Review: The Anarchist Past and Other Essays
The Anarchist Past and Other Essays, Nicholas Walter, David Goodway (editor), Five Leaves Publications, 2007 (£9.99)
This is an excellent collection of articles by the late Nicholas Walter. As can be gathered by its title, it is about anarchist history and covers (in a roughly chronological order) most of key events and people of anarchism – Godwin, Proudhon, Bakunin, the Paris Commune, Kropotkin, the Russian Revolution, Goldman, Bookchin,Ward as well as other, less famous anarchists, like Joseph Lane and Charlotte Wilson. The articles are drawn from many sources, such as Freedom, Anarchy and The Raven.
All anarchists will gain something from this collection. His reviews of Paul Avrich’s The Russian Anarchists and Kronstadt 1921 are essential supplements to both texts, pointing out the errors and omissions of both works. The review of Quail’s history of British Anarchism adds to that work immensely (although I disagree with Walter’s suggestion that Quail should have discussed the likes of Herbert Spencer). All his articles express a wide-ranging of anarchist history and theory and repeatedly show up the pretensions of academics writing on anarchism.

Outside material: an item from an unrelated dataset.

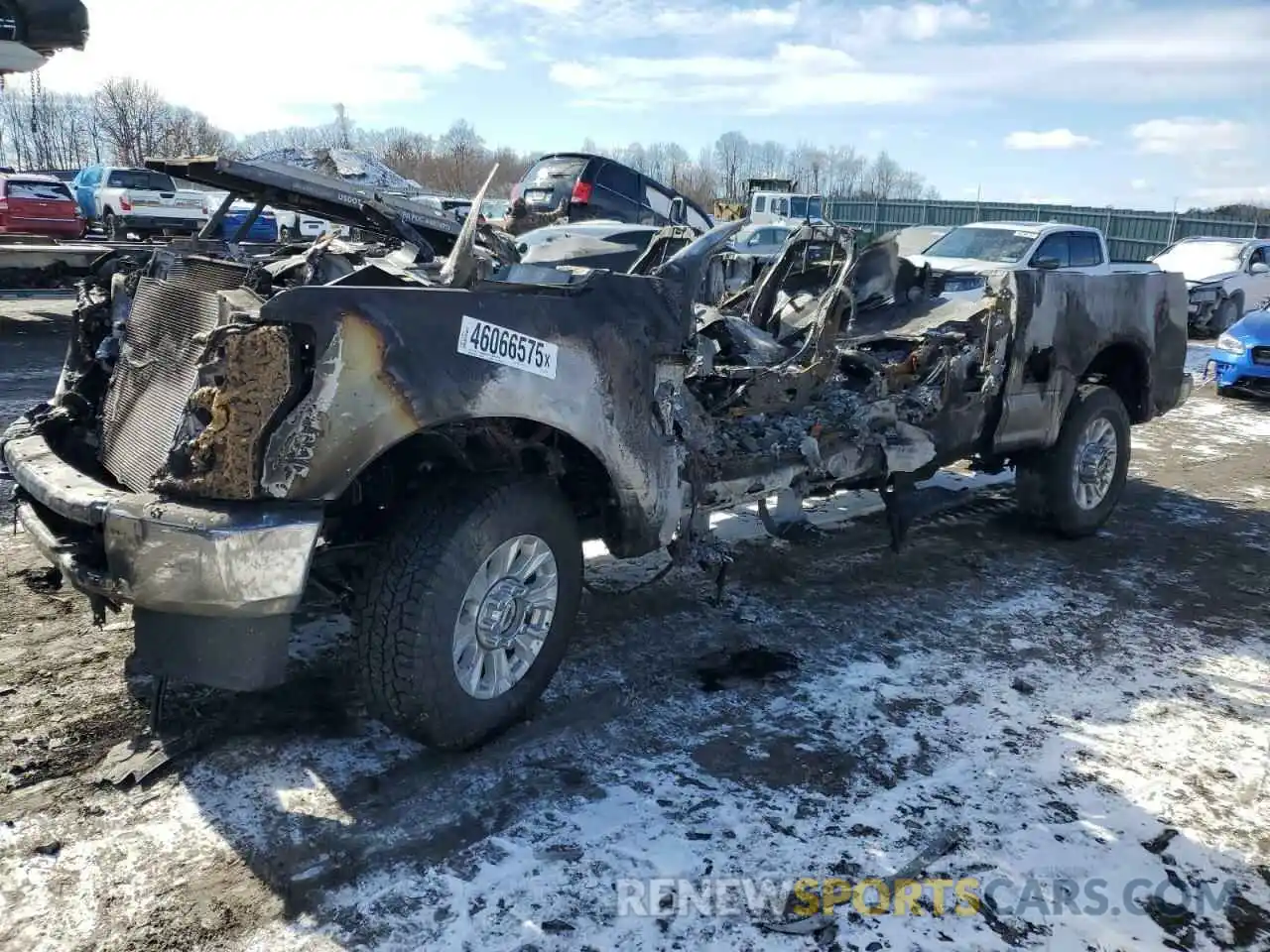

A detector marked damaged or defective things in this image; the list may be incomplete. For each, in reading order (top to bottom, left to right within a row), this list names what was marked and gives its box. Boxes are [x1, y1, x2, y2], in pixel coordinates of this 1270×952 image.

For example, his rebuttal to the suggestion that Godwin’s Political Justice is a “sacred text” of anarchism may just state the obvious but does expose the ignorance of the academic in question with style and knowledge.
In summary, a wonderful collection of articles on anarchist history from which all anarchists will benefit from reading. Given Walter’s prolific writing for the movement over the decades, hopefully this will be the first of more collections of his work.